As principais lideranças empresariais do RN e representantes do Consórcio Inframérica, vencedor do leilão para construção e operação do aeroporto de São Gonçalo do Amarante, estiveram reunidos em almoço promovido pela Federação do Comércio de Bens, Serviços e Turismo (Fecomercio RN), no início do mês.
"Tivemos a oportunidade de ouvir os representantes do consórcio e de nos colocarmos à disposição para que esta obra saia do papel da forma mais rápida e da maneira mais proveitosa para o estado, para as empresas e para a sociedade potiguar", disse o presidente do Sistema Fecomercio RN e anfitrião do almoço, Marcelo Fernandes de Queiroz.

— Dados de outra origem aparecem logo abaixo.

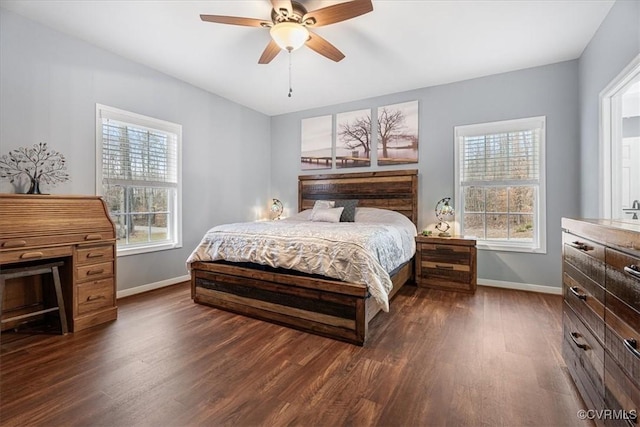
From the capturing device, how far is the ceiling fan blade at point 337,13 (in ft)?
6.79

O executivo Antonio Droghetti Neto, que vai assumir a coordenação das atividades do consórcio no Rio Grande do Norte, ressaltou o interesse do grupo em firmar parcerias com instituições e empresas locais. "Queremos deixar claro, de forma detalhada, exatamente do que precisamos para que possamos atender também às exigências da Infraero. Mas é prioritariamente daqui que sairão nossa mão-de-obra, nossos fornecedores e nossos parceiros", afirmou ele.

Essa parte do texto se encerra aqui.